*** STUDY TEXT Section Begins ***

2006/05/31

Eric Schlosser: Chew On This

By JULIETTE ROSSANT

Chew On This, by Eric Schlosser How often is there a quick fix to any problem? A one-drop-only miracle cure? An antidote to poison?

Well, if there is any antidote to the Foie Gras War (not to mention that pint-sized epidemic of national childood obesity -- part of an overall 10% budget increase for the U.S. Department of Agricutlure in 2006), it is that every child in this country over the age of 10 read Chew On This: Everything You Don't Want to Know About Fast Food (Houghton Mifflin 2006), by Eric Schlosser and Charles Wilson. Read it as soon as possible.

This is no simplification of Schlosser's previous best-selling book Fast Food Nation (Houghton Mifflin 2001). This is in no way a "dumbing down" edition. Rather, Chew On This digs even deeper into the guts of Food production, service, and consumption in this country.

It is classic bait-and-trap reading of the highest order -- bait-and-trap for its readability and highest because of the quality of both its writing and information. Yes, despite the rather depressing subject matter, Chew On This is more engrossing than any burger or bag of fries. Once you are roped in with stories of fast food pioneers, Mssrs. Schlosser and Wilson start cutting away into the real meat -- literally, as in their chapter six subsection "Meat" (pp. 156-202).

Schlosser and Wilson explain how America will raise 9 billion chickens for slaughter in 2006; desecribe the appalling conditions of their short, miserable lives; and present the needless suffering they endure at slaughter for your leisurely reflection -- while mentioning how much needless suffering our European counterparts avoid imposing. In "The Jungle" (pp. 182-186) and "Don't Complain" (pp. 186-191) sections, they catalogue conditions in slaughterhouses for both man and beast.

*** STUDY TEXT Section Ends ***

▶ _WHAT IS BEING ASKED_: Continue the review of the book Chew On This, starting after its last paragraph.

*** DATA TO EXAMINE Section Begins ***

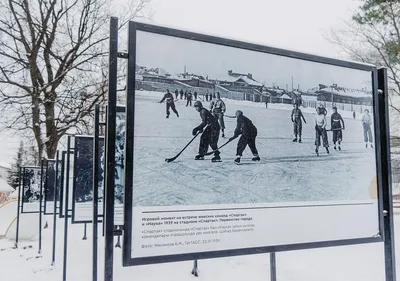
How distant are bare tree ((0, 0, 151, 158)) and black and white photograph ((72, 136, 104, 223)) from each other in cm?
802

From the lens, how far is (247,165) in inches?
89.4

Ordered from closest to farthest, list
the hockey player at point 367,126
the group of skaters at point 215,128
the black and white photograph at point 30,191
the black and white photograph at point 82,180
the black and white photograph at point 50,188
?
the group of skaters at point 215,128 < the hockey player at point 367,126 < the black and white photograph at point 82,180 < the black and white photograph at point 50,188 < the black and white photograph at point 30,191

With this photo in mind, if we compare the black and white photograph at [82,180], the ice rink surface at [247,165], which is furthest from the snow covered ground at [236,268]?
the ice rink surface at [247,165]

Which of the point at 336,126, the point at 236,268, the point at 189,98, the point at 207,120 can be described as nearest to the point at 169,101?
the point at 189,98

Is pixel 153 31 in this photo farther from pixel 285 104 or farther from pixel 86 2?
pixel 86 2

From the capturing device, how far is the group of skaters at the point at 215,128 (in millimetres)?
2143

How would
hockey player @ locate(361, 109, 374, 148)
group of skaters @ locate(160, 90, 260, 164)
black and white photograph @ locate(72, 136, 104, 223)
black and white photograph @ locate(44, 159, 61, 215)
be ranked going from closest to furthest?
group of skaters @ locate(160, 90, 260, 164) → hockey player @ locate(361, 109, 374, 148) → black and white photograph @ locate(72, 136, 104, 223) → black and white photograph @ locate(44, 159, 61, 215)

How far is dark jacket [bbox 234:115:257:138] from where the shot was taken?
227 cm

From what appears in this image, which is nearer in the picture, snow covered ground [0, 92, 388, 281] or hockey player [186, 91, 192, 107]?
snow covered ground [0, 92, 388, 281]

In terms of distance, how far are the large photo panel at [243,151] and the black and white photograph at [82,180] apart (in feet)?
8.23

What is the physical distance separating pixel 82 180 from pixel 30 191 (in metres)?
4.23

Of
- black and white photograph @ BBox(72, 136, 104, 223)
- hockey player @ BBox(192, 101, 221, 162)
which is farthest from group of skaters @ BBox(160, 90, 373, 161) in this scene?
black and white photograph @ BBox(72, 136, 104, 223)

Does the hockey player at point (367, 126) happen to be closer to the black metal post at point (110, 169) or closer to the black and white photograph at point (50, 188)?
the black metal post at point (110, 169)

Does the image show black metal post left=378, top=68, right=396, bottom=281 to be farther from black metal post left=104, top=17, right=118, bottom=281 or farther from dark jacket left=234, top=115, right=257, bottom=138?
black metal post left=104, top=17, right=118, bottom=281
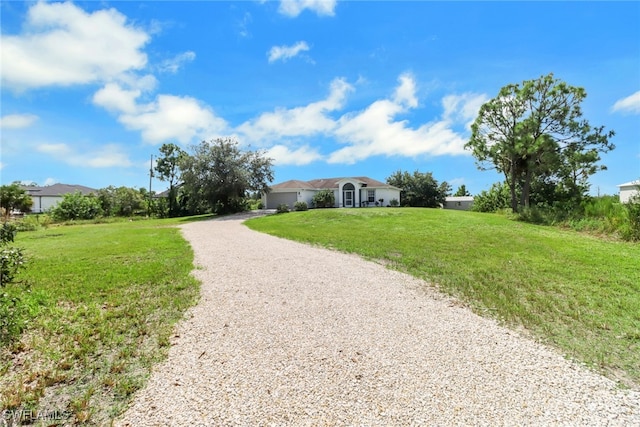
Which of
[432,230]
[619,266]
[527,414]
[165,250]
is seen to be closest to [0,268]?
[165,250]

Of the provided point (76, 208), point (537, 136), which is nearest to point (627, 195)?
point (537, 136)

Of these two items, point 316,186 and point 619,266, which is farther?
point 316,186

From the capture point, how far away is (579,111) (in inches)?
914

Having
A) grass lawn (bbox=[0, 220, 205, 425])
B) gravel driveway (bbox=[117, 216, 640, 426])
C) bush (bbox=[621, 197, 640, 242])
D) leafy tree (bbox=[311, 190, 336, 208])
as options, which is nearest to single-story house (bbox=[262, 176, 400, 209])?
leafy tree (bbox=[311, 190, 336, 208])

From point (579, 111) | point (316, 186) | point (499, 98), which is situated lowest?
point (316, 186)

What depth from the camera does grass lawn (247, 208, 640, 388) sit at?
13.6 feet

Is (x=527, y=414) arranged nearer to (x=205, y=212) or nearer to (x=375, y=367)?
(x=375, y=367)

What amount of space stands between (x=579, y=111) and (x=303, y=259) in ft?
82.7

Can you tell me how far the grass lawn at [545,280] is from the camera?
4145 mm

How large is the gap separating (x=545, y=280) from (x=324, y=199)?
96.5 feet

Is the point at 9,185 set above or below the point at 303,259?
above

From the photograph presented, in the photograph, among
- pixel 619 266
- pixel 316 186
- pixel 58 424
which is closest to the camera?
pixel 58 424

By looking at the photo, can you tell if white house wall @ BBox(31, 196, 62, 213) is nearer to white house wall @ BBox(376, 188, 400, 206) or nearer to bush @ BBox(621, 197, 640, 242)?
white house wall @ BBox(376, 188, 400, 206)

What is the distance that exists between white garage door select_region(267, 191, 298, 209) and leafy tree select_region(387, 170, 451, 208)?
13.8 metres
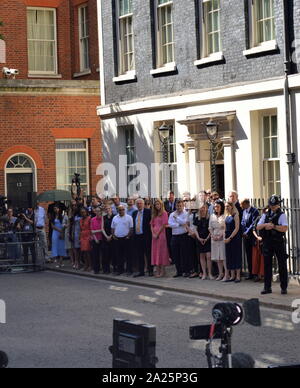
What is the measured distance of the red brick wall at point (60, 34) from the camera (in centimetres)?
3525

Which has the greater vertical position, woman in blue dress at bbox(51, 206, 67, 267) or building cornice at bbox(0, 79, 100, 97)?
building cornice at bbox(0, 79, 100, 97)

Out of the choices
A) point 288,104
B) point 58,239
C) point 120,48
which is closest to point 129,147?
point 120,48

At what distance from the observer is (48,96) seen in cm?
3422

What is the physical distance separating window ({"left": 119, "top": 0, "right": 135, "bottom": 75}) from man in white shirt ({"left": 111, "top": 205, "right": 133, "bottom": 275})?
703cm

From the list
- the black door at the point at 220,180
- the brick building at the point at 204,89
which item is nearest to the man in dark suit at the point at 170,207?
the brick building at the point at 204,89

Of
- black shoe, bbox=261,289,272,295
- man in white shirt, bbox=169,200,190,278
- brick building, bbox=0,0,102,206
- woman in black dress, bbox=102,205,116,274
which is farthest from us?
brick building, bbox=0,0,102,206

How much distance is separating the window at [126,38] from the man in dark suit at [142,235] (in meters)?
7.21

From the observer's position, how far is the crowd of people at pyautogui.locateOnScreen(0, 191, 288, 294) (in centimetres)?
1989

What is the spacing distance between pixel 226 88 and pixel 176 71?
2.59m

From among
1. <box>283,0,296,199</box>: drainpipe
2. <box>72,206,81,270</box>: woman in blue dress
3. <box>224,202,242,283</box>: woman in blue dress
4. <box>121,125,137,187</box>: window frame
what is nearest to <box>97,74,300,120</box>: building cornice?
<box>283,0,296,199</box>: drainpipe

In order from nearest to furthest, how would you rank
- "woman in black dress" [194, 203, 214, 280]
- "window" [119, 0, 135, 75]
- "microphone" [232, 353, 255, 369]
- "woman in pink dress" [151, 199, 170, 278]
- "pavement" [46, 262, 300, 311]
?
"microphone" [232, 353, 255, 369]
"pavement" [46, 262, 300, 311]
"woman in black dress" [194, 203, 214, 280]
"woman in pink dress" [151, 199, 170, 278]
"window" [119, 0, 135, 75]

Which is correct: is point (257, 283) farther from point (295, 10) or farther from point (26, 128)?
point (26, 128)

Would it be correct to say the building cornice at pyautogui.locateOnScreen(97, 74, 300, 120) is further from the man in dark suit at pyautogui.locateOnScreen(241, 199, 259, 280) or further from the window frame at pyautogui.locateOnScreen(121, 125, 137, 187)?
the man in dark suit at pyautogui.locateOnScreen(241, 199, 259, 280)

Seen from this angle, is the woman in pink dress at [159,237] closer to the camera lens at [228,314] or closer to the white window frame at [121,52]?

*** DATA TO EXAMINE Section Ends ***

▶ _RESPONSE BELOW_:
Thereareafter, the book really focuses in on you and every citizen of this country. If in our pet-loving, fast-food consuming "American Way of Life" we somehow have remained complacently unmoved by the suffering of billions of animals or thousands of fellow humans, then perhaps we will be moved to care when it comes down to ourselves. "Cook It Well" (pp. 192-198) explains the growing prevalence of the e. coli virus -- the poop disease whose spread parallels the rise of mass-marketed meat. If that doesn't move you, the penultimate chapter, "Big" (pp. 202-233) explains how kids fat by age 13 have a 90% chance of being fat in their midthirties (p. 209, cited from the American Journal of Clinical Nutrition [abstract]) and shares the agonies of one obese child, who nearly dies from stomach stapling.

detail of Eric Schlosser, by Mark Mann

Finally, in "Your Way" (pp. 234-258), Schlosser and Wilson trace the export of American fast-food franchises overseas, where many now derive the majority of their profits. They discuss global anti-Americanism (associated with the Bush doctrine of pre-emptive strike, accompanied by the Global War on Terrorism and measured by the Pew Research Center) -- now manifest in attacks overseas on chains like McDonald's and KFC.

The bottom line is that you, an American consumer of Food, can make a difference. Schlosser and Wilson provide the simplest of prescriptions to improving our quality of life via food, targeting human labor conditions and animal quality of life:

Nobody is forced to buy fast food. The first tep toward real change is by far the easier. Stop buying it... Every dollar you spend is like a vote." (p. 254)

Beyond the book, they provide several areas of specific action.

detail of Charles Wilson, by Al Nazemian

Although they do not mention it, the logic is intuitive: just as fast food companies force change among suppliers with their buying power, so consumers can do the same to fast food companies. And here is where Chew On This is perhaps not explicit enough in a TV-oriented, attention-deficit society: they have laid out the vertical supply chain of fast food and demonstrated just how powerful each and every one of us can be -- if we stand united.

No wonder there is an uproar in the Food industry (see "Related news" links, below)! For what Schlosser and Wilson recommend is not an end to fast food but an imposing of humanistic constraints -- all very feasible, but, oh no!, costing a few pennies more per pound or ounce for the fast food giants.

The opposition is apparently quite large -- see the members list for "Best Food Nation", the industry antidote (as it were) to Schlosser's Fast Food Nation" (whatever that term means to the industry, beyond a book and a movie -- more at end of this article).

What does Chew On This mean for the foie gras opposition? Get a clue! Get your priorities straight! Why mess about with a few thousand geese and ducks (whose gavage is scientifically accepted as relatively painless and harmless) when not just millions of cattle and billions of chickens live and die in abject conditions -- while fellow Americans (or imported workers) are caught up in labor-destructive system of production? Schlosser is on record as still eating burgers and fries, just no longer at McDonald's (see Forbes interview).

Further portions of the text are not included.